2023 Israel-Hamas War

The Missing Cause

By Paul M

Hamas embarked on its October 7th onslaught with a specific goal in mind. It hoped, and had been planning for several years, to begin the complete destruction of Israel. Nor was it a total fantasy: If things had gone the way it visualized, with Iran’s “Ring of Fire” around Israel all joining in the attack, it is plausible that that it might have succeeded. Perhaps one day historians will tell us why Hezbollah and the others lost their nerve.

But that was then. Now Gaza is in ruins and Israel, scarred physically and emotionally and bloodied in world opinion (to whatever extent that means anything) is at least secure against imminent destruction. However things go for the next few years, Hamas, Hezbollah, the ayatollahs and the Houthis won’t be pushing the Jews into the sea or watering the desert with oceans of their blood just yet.

Today, the ceasefire is over and the war is on again. Targets are being bombed in Gaza, civilians are fleeing once more to wherever seems safer and terrorists are leaving them to their fate, diving for the protection of their tunnels. The chorus berating Israel has restarted instantly and predictably—everyone’s back to doing what they do best.

What does the international community have to say? The Arab world condemns Israel as expected (even the signatories to the Abraham Accords, though the Palestinian Authority, with an eye to its own struggle with Hamas, criticized them also). Iran, Turkey, China, Russia and the UN have all had yet another epiphany about the importance of human rights and human life, but only insofar as Israel might be found wanting. But Europe has once again been no better, laying everything at Israel’s feet. Britain’s ambassador to Israel tweeted “We all want to see Hamas defeated and we are desperate for the hostages to return home, but renewed IDF operations in Gaza will achieve neither of those aims.” This is simply incoherent—does he somehow think Israel can negotiate Hamas’s defeat? Why is the UK seemingly so intent on showing that it’s no longer a serious country? Their man at the UN said “I want to be clear—a return to fighting will only result in the deaths of further Palestinian civilians, Israeli hostages and IDF (Israeli Defense Forces) soldiers.” No mention of Hamas; he must be assuming that the IDF will completely miss them. France’s representative “expressed his country’s condemnation of Israeli strikes.”

 

France and the UK did both declare that Hamas should release its hostages “immediately” and “unconditionally.” Yes, it should and Hamas could do that, but Hamas is not doing that. There has never been a ghost of a possibility that Hamas would “unconditionally” release all its hostages without the kind of defeat that Israel has continually been told not to inflict, and we’re a year and a half too late for “immediate.” In my own opinion there has never been a possibility that it would ever release all the hostages—they’re simply too valuable for extortion and as shields and some will always be kept, just as four (two living and two dead) were kept for a decade until October 7 brought fresh meat. To demand that Israel cease fire and then toss in an insincere bit of mouth-noise about the hostages is breathtaking hypocrisy. It’s also as witless a bit of self-harm as could be done by democratic governments—the only kind susceptible to the agony-inducing tactic of hostage-taking.
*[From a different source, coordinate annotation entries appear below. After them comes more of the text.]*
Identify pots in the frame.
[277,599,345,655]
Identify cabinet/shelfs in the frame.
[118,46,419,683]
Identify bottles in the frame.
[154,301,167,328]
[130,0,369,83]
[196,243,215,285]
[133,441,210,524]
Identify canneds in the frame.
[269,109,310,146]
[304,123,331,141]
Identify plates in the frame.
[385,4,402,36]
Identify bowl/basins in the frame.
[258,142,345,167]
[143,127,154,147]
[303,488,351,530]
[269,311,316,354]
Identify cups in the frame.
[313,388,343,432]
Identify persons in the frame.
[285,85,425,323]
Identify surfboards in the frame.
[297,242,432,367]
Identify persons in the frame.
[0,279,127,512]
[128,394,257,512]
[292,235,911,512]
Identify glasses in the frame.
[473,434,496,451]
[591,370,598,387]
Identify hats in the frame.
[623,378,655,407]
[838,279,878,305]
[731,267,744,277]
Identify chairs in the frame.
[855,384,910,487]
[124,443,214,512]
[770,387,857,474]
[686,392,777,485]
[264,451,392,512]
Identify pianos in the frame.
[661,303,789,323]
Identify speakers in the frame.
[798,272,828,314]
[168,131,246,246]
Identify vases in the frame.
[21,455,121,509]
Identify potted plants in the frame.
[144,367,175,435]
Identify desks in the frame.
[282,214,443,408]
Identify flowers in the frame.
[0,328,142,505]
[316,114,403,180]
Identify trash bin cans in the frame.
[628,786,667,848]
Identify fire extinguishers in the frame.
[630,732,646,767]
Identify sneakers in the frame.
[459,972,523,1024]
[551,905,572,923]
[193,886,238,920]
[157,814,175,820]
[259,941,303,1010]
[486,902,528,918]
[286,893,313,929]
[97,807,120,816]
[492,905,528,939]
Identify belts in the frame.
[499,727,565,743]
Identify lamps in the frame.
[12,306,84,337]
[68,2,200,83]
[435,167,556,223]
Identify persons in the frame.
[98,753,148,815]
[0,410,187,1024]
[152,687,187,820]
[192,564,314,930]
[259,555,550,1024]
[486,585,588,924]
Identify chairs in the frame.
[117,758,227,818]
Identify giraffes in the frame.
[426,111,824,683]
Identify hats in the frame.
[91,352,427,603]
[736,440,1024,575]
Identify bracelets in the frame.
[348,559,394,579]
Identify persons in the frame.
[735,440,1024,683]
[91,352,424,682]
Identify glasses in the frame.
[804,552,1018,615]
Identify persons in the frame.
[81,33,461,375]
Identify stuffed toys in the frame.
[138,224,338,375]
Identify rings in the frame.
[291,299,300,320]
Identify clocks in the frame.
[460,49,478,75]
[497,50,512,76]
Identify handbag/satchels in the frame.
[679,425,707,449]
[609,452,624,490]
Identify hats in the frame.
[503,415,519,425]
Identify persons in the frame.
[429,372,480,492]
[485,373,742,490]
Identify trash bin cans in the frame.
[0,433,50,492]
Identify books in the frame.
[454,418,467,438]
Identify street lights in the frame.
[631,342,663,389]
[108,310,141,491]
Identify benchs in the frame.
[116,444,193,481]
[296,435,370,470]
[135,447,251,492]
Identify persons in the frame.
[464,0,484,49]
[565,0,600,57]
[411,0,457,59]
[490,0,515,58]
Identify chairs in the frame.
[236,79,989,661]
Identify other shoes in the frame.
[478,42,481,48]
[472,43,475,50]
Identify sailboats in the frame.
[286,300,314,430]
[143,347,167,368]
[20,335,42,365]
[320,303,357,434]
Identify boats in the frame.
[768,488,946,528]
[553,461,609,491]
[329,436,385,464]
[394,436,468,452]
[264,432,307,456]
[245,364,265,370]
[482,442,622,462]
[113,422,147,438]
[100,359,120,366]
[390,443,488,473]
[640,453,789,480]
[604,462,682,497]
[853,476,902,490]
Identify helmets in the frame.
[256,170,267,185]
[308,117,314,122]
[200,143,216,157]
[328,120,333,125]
But what is Hamas fighting for now? There’s only one possible remaining answer to that question today. With the longed-for destruction of its enemy beyond reach, the only goal it has left is its own continued existence as an armed terrorist organization. It is fighting to keep its weapons and its ability to continue killing Israelis in the future. Crucially, what Hamas can not claim to be doing now is protecting Gaza’s citizens. It is doing the exact opposite, deliberately drawing fire onto them again rather than release its 59 remaining hostages and surrender, and that makes it alone responsible for whatever amount of additional suffering Gaza now has to look forward to. Hamas launched a war (the war crime of aggression) targeting civilians (another war crime) for murder, rape and hostage-taking (more war crimes, all) and with genocidal aims (the worst war crime of all). If it had succeeded, it would at least have had a triumph to show for it, its ultimate objective of erasing its enemy and taking the land. Its supporters would have cheered. The rest of the world would have said Shame about the Jews and figured out how to rehabilitate the butchers. But now it is fighting, and sacrificing the Palestinians it claims to care about, merely for its own survival as an armed gang. Even Hitler and his cronies had enough of something resembling decency to call a halt at that point. Whatever you may think of the current US administration, it does at least seem to understand that. Europe seems so fixated on blaming Israel that it can’t pause long enough to see the state of play. What will it take for them to achieve similar clarity?